Les dangers de cette négociation

Première d’une longue série de négociations commerciales avec des pays développés, cette négociation illustre les dangers de la nouvelle approche développée par la Commission européenne : sous couvert de mise en œuvre de la convention UNESCO, elle ramène l’audiovisuel et la culture dans le girons des négociations commerciales. L’audiovisuel sert à nouveau de monnaie d’échange dans des négociations commerciales.

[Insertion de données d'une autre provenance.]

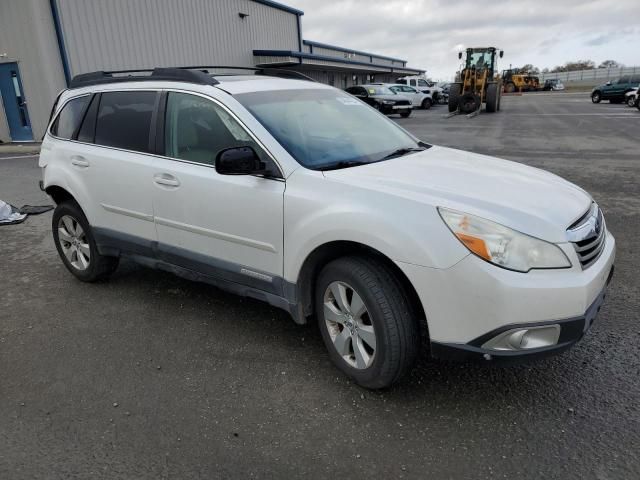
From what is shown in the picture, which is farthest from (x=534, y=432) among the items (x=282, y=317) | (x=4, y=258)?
(x=4, y=258)

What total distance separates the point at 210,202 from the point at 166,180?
1.55ft

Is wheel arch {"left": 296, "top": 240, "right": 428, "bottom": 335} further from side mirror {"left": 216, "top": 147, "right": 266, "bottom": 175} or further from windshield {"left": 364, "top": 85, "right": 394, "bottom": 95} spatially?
windshield {"left": 364, "top": 85, "right": 394, "bottom": 95}

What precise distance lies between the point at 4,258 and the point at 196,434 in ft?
13.4

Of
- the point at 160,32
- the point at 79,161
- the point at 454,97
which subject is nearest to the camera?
the point at 79,161

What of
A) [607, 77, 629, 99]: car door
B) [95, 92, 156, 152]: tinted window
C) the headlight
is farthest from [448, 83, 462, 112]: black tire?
the headlight

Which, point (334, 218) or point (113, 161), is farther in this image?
point (113, 161)

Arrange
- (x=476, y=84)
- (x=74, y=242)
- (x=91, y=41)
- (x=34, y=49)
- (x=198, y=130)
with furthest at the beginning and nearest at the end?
(x=476, y=84) → (x=91, y=41) → (x=34, y=49) → (x=74, y=242) → (x=198, y=130)

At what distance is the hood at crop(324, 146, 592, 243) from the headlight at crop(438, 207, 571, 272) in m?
0.04

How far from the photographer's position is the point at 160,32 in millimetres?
18812

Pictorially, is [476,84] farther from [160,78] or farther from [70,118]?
[160,78]

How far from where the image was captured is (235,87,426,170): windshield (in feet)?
10.5

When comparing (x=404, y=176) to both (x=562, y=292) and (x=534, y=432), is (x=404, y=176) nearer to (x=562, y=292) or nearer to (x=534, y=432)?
(x=562, y=292)

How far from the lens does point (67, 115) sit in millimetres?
4551

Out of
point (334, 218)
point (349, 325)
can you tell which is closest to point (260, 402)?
point (349, 325)
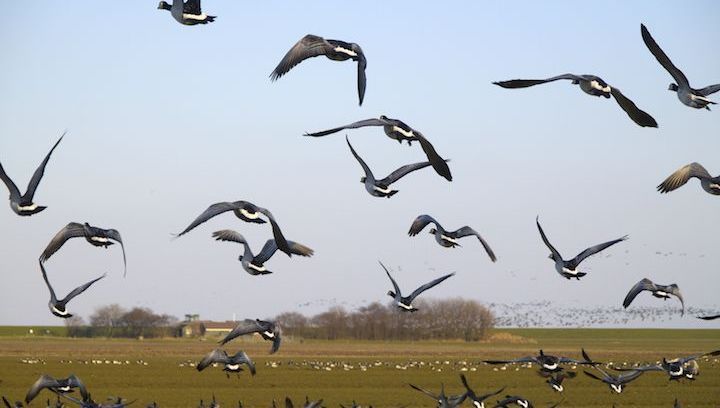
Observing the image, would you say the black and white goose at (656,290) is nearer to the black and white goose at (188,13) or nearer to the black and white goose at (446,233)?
the black and white goose at (446,233)

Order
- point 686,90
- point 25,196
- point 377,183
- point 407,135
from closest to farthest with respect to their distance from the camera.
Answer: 1. point 686,90
2. point 407,135
3. point 25,196
4. point 377,183

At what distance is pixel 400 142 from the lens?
67.0ft

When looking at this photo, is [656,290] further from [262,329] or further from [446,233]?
[262,329]

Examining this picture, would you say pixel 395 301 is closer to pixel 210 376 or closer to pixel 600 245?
pixel 600 245

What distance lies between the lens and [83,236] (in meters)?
21.5

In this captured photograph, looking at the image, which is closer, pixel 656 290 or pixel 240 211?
pixel 240 211

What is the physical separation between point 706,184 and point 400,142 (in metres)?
5.53

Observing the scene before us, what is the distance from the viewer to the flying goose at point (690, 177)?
20.8 meters

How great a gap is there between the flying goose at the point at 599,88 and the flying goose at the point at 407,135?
6.55 ft

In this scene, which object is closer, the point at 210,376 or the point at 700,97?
the point at 700,97

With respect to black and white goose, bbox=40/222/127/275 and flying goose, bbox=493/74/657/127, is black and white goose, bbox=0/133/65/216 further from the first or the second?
flying goose, bbox=493/74/657/127

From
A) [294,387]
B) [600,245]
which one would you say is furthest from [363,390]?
[600,245]

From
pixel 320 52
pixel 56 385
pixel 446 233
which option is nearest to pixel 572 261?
pixel 446 233

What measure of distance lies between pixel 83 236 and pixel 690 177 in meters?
10.9
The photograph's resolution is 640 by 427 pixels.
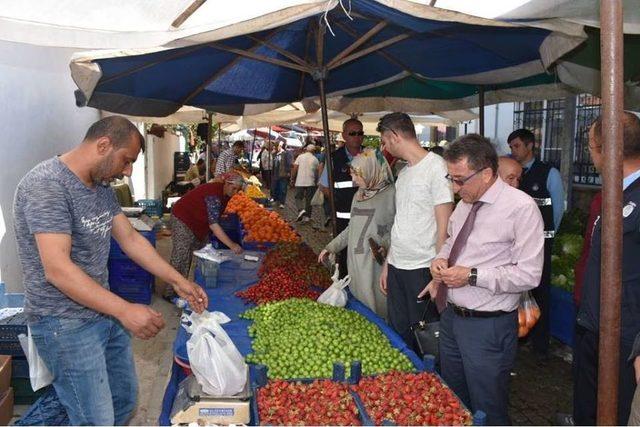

Les propositions de la SACD

Pour que ces protocoles atteignent réellement leur objectif, à savoir mettre en place un cadre de coopération culturelle et audiovisuelle spécifique entre l’UE et le pays ou la région concernés dans l’esprit de la convention UNESCO, quatre conditions essentielles doivent être réunies :

  • Le pays ou la région concernés doivent avoir ratifiés la convention UNESCO ;
  • Les négociations sur le protocole doivent être déconnectées de l’accord commercial, c’est-à-dire bénéficier d’un calendrier autonome afin de ne pas subir les pressions liées à la conclusion de l’accord commercial ;
  • Les protocoles doivent être négociés par des experts communautaires et nationaux de la culture et de l’audiovisuel et non par les négociateurs commerciaux classiques ;
  • Les dispositions du protocole doivent être adaptées à la situation particulière du pays ou de la région concernés, qui doit faire l’objet d’une étude préalable. Les mesures de traitement préférentiel doivent être réservées aux pays ou régions dont le niveau de développement des industries cinématographiques et audiovisuelles est peu élevé.